▶ _Required tasks_:
A – Using the essay on the devotees' air-crash deaths, explain in one to three sentences why most people don't feel that life is like a disaster movie.
B – Extend the essay on the devotees' air-crash deaths, picking up after its final sentence.

▶ _Text extract_:
Seeing Krishna’s hand in the tragic death of devotees
 
The devotee community of ISKCON Mumbai was recently anguished to learn that an air crash had tragically killed eight dedicated members of their congregation. As the community gathered to lament the untimely demise of their dear fellow-devotees, one question arose repeatedly and insistently: “If Krishna is truly the protector of His devotees, then how can we make sense of such a ghastly accident?” This question has resonance far beyond any particular event to the overall pattern of Krishna’s interactions with His devotees. 
 
Tragedies like these are, no doubt, emotionally devastating, even for those who are serious aspiring devotees and who know that “we are not our material bodies.” The path of bhakti doesn’t ask us to suppress our emotions or reject them as illusory; it urges us to sublimate our emotions by connecting them with Krishna. Radhanatha Swami, the spiritual leader of the Mumbai devotee community, poignantly expressed this insight with the gentle exhortation: “Let your every tear be a tear of gratitude to Krishna.” 
 
How can we possibly be grateful to Krishna in the face of such tragedy? The bhakti scriptures explain that love, spiritual love for Krishna, is indestructible, even by death. Once we enter into that life of love by practicing devotional service, everything that happens thereafter is an opportunity to go deeper into that love. It is for these opportunities that we can be grateful even when we are heartbroken when those opportunities come in the form of tragedies. 
 
The Door Out of the Disaster Movie
 
All of us long to love and to be loved. Most of us seek that love at the material level and thereby unwittingly become participants in a disaster movie. 
 
Disaster movies generally show people caught in some natural calamity, trying heroically to save themselves and others from impending doom. Though disaster movies may be popular, not many of the people who like disaster movies would like to find themselves in an actual disaster; there’s no guarantee of a fairy tale ending. Even fewer are the people who realize that all of us are already living in a real-life disaster that’s unfolding before our eyes. A hundred percent of the people reading this article will be wiped out a hundred years from today. The name of this all-consuming disaster is death. 
 
Despite this cent-percent casualty rate, most of us don’t feel that life is like a disaster movie. One reason is that the movie of life unfolds in slow motion, making it possible to forget the direction of its motion if we want to. And we fervently want to. Why? Because the reality of death is inconvenient and unpleasant for us. It spoils, even ruins, our hopes for success and glory in the material realm. So we want to forget it. And forget we do. 
 
But even if we forget it, the disaster movie is real. And we are not spectators. We are actors who dream of being victors but end being victims.

[Items from a labeling collection]
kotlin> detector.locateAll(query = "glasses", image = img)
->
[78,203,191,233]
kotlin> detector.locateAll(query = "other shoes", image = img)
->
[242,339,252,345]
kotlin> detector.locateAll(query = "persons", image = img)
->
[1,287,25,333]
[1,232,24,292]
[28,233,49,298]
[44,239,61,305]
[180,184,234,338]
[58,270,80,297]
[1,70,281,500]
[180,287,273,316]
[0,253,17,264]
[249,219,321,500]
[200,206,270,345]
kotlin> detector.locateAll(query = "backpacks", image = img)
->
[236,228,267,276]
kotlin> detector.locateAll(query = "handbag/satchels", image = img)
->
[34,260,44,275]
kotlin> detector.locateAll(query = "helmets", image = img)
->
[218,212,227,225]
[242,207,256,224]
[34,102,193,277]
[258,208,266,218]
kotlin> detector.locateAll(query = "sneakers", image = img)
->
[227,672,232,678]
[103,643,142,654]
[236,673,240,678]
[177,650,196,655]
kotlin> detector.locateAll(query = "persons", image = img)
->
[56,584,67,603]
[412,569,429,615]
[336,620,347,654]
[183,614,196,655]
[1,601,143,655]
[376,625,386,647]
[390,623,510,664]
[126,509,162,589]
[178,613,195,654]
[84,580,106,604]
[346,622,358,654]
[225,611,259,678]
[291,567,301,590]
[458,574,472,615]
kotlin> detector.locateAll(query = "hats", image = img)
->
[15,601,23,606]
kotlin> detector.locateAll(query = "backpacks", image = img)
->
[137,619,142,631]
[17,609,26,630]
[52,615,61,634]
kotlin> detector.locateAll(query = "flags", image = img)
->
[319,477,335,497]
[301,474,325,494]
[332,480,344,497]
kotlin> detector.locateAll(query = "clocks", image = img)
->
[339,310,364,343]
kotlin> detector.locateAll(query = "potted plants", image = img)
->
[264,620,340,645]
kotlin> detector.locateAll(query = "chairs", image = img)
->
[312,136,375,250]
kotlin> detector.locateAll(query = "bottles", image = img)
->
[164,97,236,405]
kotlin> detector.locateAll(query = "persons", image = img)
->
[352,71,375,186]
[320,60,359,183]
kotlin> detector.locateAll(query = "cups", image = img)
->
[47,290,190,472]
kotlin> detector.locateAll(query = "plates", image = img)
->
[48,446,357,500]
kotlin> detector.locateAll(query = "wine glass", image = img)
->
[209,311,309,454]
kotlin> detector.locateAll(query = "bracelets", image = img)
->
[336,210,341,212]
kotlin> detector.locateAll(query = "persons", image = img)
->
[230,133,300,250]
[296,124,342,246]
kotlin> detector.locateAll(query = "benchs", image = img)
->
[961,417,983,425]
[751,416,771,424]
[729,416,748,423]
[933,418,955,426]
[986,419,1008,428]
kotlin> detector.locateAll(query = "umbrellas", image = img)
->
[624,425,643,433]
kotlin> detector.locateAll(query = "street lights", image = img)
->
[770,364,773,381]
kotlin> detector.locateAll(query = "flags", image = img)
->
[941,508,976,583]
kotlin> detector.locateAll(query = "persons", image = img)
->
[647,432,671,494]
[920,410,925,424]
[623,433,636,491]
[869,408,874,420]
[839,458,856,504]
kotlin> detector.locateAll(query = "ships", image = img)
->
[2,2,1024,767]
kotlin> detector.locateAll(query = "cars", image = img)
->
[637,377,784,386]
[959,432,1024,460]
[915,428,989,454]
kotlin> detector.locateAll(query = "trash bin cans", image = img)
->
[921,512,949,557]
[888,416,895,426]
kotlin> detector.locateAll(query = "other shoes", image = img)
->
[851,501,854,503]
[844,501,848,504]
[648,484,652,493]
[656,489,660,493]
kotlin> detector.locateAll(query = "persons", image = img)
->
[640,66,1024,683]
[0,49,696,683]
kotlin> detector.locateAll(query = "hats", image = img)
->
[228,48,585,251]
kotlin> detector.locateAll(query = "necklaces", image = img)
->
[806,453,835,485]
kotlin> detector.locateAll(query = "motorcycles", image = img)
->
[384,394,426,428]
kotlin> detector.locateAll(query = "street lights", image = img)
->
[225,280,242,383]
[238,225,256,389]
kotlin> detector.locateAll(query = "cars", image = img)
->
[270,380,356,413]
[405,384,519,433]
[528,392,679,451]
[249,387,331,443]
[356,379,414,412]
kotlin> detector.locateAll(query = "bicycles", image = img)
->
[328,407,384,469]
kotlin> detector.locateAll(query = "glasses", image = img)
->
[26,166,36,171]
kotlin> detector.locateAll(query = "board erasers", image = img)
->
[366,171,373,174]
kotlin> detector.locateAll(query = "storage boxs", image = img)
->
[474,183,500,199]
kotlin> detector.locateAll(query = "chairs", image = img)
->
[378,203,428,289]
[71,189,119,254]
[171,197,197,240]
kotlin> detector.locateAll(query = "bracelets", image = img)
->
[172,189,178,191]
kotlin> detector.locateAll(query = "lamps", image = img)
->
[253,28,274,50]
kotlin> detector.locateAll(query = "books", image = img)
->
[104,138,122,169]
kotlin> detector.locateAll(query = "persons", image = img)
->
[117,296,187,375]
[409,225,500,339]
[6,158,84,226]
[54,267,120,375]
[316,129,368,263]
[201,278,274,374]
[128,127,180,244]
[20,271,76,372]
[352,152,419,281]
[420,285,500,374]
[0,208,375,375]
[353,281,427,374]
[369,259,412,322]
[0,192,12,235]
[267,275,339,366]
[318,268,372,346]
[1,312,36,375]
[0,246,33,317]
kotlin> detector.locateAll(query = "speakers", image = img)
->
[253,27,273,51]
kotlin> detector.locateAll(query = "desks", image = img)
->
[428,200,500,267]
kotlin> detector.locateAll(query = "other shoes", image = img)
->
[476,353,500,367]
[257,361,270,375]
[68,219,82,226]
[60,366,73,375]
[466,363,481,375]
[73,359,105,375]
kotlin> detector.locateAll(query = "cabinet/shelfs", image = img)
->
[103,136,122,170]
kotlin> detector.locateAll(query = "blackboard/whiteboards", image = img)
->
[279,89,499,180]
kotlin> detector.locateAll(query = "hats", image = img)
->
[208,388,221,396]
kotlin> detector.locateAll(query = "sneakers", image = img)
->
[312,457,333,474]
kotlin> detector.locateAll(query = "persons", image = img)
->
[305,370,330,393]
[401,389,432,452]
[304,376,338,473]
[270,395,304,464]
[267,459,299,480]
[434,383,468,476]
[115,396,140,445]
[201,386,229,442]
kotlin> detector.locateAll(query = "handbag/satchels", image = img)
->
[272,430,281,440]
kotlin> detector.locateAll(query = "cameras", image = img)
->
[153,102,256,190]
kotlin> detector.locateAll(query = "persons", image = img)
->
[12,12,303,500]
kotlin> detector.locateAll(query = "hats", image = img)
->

▶ _Task-by-task results_:
A – Life unfolds in slow motion, so it is possible to forget which way it is heading. People also want to forget, because death is inconvenient and unpleasant and spoils their hopes for success and glory in the material realm.

B –
 
This is our unfortunate fate as long as we seek love in the material realm. Bhakti shows us a way out of this doomed fate by connecting us with an eternal object for our love: Krishna. This connection doesn’t stop the disaster, but enables us to come out of the path of that disaster. 
 
Resolving Our Essential Dilemma
 
The Bhagavad-gita (2.11-30) informs us that we as eternal souls can’t even be touched, let alone destroyed, by anything material even death. The Gita (18.65-66) further reveals how Krishna offers us a standing invitation to a life of eternal love, a life outside the disaster-prone area of material existence. All we need to do is redirect our love towards him.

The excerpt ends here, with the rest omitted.